In physiology, medicine, and anatomy, muscle tone (residual muscle tension or tonus) is the continuous and passive partial contraction of the muscles, or the muscle’s resistance to passive stretch during resting state.

That's pretty close to the "hardness" attribute you describe. How do you maximize it? Per Rippetoe and Kilgore's Practical Programming, page 42, sidebar:

tonus describes an electrophysiological phenomenon, a measure of ionic flow across muscle cell membranes. It can be thought of as the muscle's readiness to do anaerobic work. The more "fit" the muscle, the more electrophysiological activity it exhibits at rest. Lack of exercise leads to poor tone, aerobic exercise improves tone a little bit, low-intensity weight training improves tone more, and high-intensity training improves tone the fastest. As a test, go poke the traps or quads of an elite weightlifter at rest, if she'll let you. They'll be hard as a rock.

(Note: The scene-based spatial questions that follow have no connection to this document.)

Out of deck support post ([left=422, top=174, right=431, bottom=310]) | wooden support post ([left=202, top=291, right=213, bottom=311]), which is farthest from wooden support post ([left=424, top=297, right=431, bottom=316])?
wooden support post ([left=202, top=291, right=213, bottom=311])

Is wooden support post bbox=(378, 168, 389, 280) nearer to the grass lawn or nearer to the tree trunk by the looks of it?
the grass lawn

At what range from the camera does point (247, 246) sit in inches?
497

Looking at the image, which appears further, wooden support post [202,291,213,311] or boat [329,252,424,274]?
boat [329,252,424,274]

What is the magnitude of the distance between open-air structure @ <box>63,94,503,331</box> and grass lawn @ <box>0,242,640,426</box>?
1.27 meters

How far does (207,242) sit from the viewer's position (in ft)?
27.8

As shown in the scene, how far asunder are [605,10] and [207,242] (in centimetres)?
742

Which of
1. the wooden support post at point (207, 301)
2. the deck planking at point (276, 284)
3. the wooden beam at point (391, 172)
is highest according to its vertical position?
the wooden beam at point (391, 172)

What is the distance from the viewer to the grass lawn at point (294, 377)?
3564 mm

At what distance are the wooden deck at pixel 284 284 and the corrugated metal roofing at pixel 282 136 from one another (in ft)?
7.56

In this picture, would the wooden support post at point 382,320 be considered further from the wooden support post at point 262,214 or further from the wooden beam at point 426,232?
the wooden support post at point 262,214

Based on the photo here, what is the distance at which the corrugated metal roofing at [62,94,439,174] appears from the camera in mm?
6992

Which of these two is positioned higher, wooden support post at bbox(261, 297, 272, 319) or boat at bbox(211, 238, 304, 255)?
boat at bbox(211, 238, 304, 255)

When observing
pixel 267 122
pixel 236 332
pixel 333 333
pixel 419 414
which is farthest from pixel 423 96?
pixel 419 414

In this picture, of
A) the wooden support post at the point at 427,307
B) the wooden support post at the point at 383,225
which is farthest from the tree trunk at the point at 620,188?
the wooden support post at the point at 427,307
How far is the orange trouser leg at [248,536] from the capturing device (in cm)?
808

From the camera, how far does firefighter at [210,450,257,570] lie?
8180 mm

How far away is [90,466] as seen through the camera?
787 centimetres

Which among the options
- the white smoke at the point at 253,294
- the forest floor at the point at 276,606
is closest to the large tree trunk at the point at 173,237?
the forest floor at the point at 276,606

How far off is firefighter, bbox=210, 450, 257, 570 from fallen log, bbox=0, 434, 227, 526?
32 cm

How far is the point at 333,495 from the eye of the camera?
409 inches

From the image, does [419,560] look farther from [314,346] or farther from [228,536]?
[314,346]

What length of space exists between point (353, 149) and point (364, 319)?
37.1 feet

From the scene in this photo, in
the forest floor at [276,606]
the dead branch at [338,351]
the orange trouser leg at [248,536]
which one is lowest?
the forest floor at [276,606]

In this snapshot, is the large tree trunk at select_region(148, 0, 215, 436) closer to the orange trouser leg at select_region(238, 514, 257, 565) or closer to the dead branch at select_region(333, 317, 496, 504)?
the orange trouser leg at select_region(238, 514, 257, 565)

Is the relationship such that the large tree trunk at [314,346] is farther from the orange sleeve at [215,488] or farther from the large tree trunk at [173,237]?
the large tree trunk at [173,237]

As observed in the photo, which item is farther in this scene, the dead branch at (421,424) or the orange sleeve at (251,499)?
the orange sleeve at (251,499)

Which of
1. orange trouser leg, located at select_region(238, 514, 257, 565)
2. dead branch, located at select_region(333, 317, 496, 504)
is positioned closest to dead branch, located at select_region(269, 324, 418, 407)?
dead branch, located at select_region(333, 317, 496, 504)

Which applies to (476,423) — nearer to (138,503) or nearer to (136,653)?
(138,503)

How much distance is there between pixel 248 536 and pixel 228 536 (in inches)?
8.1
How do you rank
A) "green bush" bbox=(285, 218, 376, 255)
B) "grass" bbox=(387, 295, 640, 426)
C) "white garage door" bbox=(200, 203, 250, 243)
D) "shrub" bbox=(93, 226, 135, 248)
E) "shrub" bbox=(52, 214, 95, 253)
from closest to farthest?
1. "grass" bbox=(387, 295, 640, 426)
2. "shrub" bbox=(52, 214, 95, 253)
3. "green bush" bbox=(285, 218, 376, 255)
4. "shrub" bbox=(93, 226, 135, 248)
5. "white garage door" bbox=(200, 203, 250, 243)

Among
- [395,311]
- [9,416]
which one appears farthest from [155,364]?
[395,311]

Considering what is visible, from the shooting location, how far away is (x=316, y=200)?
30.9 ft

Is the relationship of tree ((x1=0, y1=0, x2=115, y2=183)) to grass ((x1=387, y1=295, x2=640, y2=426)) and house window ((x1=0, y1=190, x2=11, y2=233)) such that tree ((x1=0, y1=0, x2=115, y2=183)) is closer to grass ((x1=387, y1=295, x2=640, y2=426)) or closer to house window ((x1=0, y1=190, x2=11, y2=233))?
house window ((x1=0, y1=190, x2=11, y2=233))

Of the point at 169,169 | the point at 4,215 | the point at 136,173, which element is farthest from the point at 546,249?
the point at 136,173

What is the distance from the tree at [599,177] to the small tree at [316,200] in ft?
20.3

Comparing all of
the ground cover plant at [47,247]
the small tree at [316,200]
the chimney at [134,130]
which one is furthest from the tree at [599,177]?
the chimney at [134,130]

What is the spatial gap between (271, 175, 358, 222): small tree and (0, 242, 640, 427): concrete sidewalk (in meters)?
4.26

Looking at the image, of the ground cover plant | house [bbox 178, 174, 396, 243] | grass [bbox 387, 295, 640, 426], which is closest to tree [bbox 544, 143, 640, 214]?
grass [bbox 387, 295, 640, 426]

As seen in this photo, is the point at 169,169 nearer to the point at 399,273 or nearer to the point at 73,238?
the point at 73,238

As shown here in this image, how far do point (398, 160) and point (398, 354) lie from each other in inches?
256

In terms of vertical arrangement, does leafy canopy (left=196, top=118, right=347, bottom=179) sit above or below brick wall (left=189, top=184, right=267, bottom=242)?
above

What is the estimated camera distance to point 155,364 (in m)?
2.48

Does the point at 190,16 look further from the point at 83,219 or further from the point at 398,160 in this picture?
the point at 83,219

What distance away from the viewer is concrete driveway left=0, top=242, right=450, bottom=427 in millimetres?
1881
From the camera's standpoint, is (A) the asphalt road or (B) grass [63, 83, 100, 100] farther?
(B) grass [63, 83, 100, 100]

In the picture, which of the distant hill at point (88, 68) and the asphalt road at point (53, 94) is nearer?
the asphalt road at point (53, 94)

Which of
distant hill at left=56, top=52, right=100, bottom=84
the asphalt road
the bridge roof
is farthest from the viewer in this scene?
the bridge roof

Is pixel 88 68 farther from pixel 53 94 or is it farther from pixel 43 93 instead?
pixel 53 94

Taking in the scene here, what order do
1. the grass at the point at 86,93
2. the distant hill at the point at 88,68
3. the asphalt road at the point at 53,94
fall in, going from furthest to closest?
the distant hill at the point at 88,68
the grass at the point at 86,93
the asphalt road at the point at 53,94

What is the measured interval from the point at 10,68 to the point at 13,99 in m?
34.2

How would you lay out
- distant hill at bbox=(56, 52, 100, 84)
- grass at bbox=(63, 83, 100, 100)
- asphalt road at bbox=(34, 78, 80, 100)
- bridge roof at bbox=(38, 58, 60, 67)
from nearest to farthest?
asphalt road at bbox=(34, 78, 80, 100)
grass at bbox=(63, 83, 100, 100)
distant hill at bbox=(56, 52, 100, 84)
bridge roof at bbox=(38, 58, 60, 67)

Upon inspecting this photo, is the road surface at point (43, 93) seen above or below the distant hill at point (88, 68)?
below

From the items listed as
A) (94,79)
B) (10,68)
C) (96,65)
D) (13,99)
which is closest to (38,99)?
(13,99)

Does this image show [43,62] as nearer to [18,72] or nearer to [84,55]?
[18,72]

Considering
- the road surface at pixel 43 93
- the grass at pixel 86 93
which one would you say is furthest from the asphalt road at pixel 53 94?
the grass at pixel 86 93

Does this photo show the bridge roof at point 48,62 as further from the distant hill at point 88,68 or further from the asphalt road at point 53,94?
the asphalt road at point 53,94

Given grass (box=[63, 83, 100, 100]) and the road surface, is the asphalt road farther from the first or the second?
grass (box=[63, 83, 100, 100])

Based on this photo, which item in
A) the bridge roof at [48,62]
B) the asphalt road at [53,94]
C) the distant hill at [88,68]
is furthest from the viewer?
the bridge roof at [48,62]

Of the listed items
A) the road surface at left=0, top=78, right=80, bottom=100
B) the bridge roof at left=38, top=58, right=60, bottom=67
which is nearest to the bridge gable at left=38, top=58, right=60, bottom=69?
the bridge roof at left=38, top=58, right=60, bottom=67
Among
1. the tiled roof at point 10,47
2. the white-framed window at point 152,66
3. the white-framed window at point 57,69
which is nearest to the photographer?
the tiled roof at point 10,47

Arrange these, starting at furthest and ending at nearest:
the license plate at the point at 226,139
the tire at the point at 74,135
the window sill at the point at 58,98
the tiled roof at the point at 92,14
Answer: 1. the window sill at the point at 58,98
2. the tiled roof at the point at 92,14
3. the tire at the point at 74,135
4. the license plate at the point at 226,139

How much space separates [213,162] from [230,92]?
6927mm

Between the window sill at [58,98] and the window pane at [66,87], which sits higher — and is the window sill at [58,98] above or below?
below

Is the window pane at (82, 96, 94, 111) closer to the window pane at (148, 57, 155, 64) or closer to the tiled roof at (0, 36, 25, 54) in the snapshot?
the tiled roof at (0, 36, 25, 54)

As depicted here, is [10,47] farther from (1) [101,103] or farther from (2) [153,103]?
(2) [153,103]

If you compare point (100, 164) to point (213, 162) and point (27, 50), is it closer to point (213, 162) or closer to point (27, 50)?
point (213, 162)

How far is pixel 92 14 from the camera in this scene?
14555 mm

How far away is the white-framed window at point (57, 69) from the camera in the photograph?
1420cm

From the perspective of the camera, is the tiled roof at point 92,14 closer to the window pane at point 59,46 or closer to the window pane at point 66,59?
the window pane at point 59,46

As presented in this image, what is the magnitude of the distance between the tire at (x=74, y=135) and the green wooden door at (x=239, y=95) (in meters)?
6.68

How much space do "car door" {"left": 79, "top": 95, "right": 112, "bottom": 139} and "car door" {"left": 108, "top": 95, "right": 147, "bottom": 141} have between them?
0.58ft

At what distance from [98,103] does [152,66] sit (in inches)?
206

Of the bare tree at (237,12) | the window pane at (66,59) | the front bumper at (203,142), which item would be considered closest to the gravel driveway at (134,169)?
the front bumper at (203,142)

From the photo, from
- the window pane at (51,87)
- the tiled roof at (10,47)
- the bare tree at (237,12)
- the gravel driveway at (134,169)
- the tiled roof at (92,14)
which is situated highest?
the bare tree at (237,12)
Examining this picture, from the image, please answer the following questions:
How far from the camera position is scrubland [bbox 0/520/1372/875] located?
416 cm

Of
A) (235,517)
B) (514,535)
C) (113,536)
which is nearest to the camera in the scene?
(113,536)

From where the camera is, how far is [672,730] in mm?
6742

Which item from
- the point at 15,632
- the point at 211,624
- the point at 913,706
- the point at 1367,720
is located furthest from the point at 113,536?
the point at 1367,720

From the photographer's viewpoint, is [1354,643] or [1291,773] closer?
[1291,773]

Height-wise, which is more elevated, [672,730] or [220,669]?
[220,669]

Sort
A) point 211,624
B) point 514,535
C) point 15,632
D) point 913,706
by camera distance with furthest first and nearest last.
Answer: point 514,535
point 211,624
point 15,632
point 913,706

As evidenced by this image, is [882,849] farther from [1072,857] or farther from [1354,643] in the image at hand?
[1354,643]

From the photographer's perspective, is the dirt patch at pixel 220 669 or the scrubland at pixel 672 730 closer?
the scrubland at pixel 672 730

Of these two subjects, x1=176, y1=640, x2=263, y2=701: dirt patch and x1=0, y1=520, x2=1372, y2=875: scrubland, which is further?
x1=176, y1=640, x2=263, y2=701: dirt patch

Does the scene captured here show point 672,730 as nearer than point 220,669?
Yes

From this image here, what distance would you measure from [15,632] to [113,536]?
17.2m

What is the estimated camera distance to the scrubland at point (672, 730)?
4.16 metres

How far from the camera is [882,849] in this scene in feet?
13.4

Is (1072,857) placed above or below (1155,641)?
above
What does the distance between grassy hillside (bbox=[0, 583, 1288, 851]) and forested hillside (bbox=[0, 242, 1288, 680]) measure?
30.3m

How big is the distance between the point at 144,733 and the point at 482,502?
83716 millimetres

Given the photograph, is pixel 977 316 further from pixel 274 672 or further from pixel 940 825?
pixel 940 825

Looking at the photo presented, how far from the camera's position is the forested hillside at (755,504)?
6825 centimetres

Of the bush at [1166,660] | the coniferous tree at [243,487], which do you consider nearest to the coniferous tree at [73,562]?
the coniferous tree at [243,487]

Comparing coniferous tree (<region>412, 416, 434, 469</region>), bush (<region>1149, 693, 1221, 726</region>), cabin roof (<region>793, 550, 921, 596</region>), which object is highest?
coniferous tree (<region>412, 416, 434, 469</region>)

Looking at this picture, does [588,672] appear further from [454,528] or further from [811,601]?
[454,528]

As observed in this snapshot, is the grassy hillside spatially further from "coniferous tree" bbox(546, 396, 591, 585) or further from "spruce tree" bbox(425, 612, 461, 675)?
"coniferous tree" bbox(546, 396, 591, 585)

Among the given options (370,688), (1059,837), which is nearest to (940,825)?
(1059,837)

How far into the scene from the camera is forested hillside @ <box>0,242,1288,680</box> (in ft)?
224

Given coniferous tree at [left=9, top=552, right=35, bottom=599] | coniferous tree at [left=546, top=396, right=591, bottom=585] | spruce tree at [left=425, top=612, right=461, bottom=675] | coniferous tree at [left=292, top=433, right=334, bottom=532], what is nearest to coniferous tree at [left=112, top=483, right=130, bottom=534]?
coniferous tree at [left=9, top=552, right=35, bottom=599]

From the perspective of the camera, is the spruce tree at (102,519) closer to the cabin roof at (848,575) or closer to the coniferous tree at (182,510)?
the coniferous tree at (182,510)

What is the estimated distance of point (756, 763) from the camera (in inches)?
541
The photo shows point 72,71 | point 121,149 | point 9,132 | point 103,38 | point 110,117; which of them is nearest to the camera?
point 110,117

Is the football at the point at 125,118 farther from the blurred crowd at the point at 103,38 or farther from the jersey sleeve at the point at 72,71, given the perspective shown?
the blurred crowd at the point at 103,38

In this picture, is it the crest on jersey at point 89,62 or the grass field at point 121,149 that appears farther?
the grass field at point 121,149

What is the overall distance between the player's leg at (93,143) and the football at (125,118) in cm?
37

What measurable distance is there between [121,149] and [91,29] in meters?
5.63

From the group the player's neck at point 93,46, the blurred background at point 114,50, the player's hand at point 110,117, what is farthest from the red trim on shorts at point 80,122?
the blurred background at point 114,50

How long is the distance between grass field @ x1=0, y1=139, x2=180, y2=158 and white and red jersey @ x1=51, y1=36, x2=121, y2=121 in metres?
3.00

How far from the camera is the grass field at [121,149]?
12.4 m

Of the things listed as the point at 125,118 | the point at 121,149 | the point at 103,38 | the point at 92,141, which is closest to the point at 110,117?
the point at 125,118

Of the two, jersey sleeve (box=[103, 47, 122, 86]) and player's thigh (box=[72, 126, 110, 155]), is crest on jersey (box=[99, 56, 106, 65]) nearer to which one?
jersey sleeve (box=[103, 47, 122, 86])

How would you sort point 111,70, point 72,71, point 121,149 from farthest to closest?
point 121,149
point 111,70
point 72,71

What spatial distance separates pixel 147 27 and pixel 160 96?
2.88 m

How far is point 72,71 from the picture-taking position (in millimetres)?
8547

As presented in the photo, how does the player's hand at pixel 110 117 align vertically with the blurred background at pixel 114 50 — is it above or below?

Emphasis mine. Note that the term "intensity" in this context means "how close one is lifting to one's 1-repetition maximum", not "how hard the workout was" or whether one went to failure. They would probably suggest weight training in the three to five rep range, as heavy as possible.

Other factors affecting "hardness" of your muscles could include, as others note, muscle density and how full the muscles are with blood or glycogen. Muscle density would be improved with strength training using compound exercises. Fullness of muscles probably isn't worth optimizing outside of bodybuilding competition, since it is transient.